Escrituração comercial deve ser completa, em idioma e moeda corrente nacionais, em forma mercantil,

a) os registros contábeis devem estar lastreados em documentos hábeis segundo a sua natureza ou assim definidos em preceitos legais;

b) a forma de escriturar as operações é de livre escolha de cada empresa, desde que obedecidos os princípios e as técnicas ditadas pela contabilidade, não cabendo ao Fisco opinar sobre processos de escrituração, os quais só ficarão sujeitos à impugnação quando estiverem em desacordo com as normas e os padrões de contabilidade geralmente aceitos ou possam levar a um resultado diferente do legítimo;

c) os erros cometidos deverão ser corrigidos por meio de retificação de lançamentos contábeis, transferência ou complementação; 

d) os registros contábeis que forem necessários para a observância de preceitos da lei tributária, relativos à determinação do lucro real, quando não devam, por sua natureza exclusivamente fiscal, constar da escrituração comercial ou forem diferentes dos lançamentos dessa escrituração, serão feitos no Livro de Apuração do Lucro Real (Lalur).
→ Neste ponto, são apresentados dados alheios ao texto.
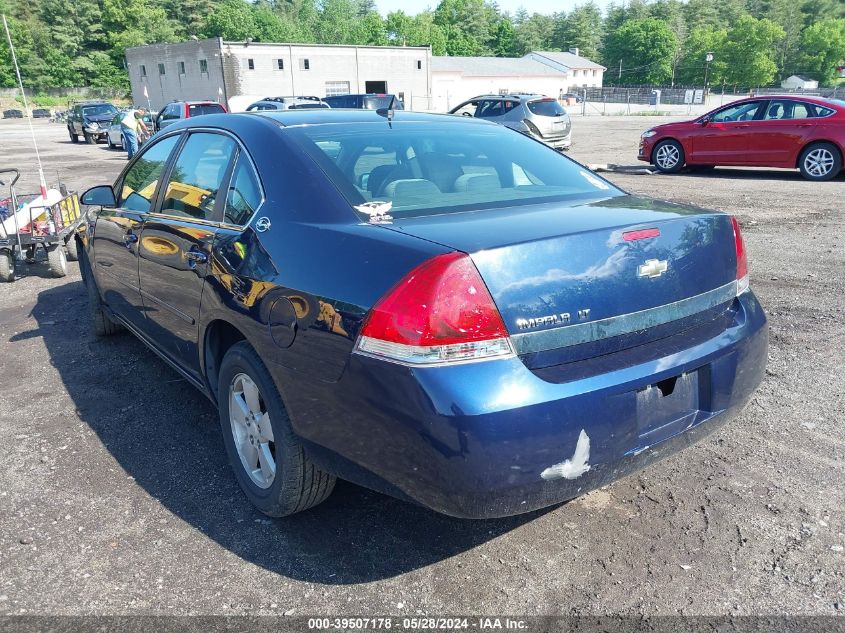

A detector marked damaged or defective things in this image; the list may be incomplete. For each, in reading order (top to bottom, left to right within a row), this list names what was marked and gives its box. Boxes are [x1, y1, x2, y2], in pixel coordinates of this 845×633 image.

rear bumper damage [282, 292, 764, 520]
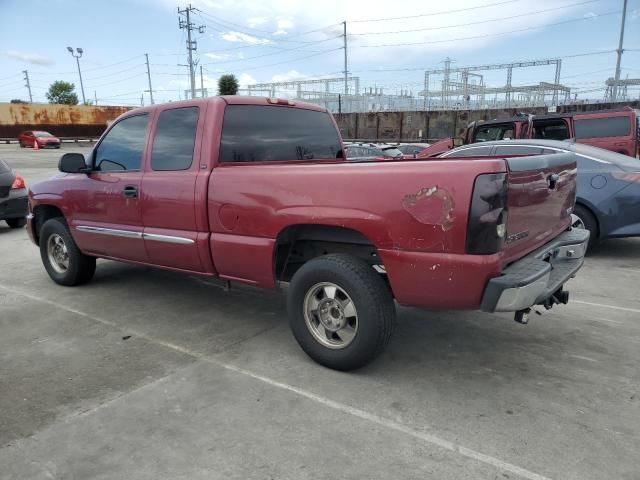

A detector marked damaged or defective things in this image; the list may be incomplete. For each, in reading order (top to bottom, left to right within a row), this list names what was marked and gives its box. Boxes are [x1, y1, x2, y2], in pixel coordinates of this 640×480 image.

Esclarecemos ainda que os livros comerciais e fiscais poderão ser escriturados por sistema de processamento eletrônico de dados, em formulários contínuos, observado o seguinte (RIR/1999, arts. 255 e 263):

a) as folhas impressas deverão ser numeradas em ordem seqüencial, mecânica ou tipograficamente;

b) após o processamento, os impressos deverão ser destacados e encadernados em forma de livro, seguindo-se a lavratura dos termos de abertura e de encerramento e a apresentação ao órgão competente para autenticação, quando exigida essa formalidade.

De acordo com a legislação consolidada no RIR/1999, art. 265, com a redação dada pela Medida Provisória nº 2.158-35/2001, art. 72, as pessoas jurídicas que utilizarem sistema de processamento eletrônico de dados para registrar negócios e atividades econômicas, escriturar livros ou elaborar documentos de natureza contábil ou fiscal são obrigadas a manter os arquivos, em meio magnético ou assemelhado, à disposição da Secretaria da Receita Federal, pelo prazo decadencial de guarda de documentação contábil e fiscal previsto na legislação tributária.

Conforme previsto no RIR/1999, art. 267 (cuja matriz legal é a Lei nº 9.430/1996, art. 38), a pessoa jurídica que se utilizar de sistema de processamento de dados deverá manter documentação técnica completa e atualizada do sistema, suficiente para possibilitar a sua auditoria, facultada a manutenção em meio magnético, sem prejuízo da sua emissão gráfica, quando solicitada.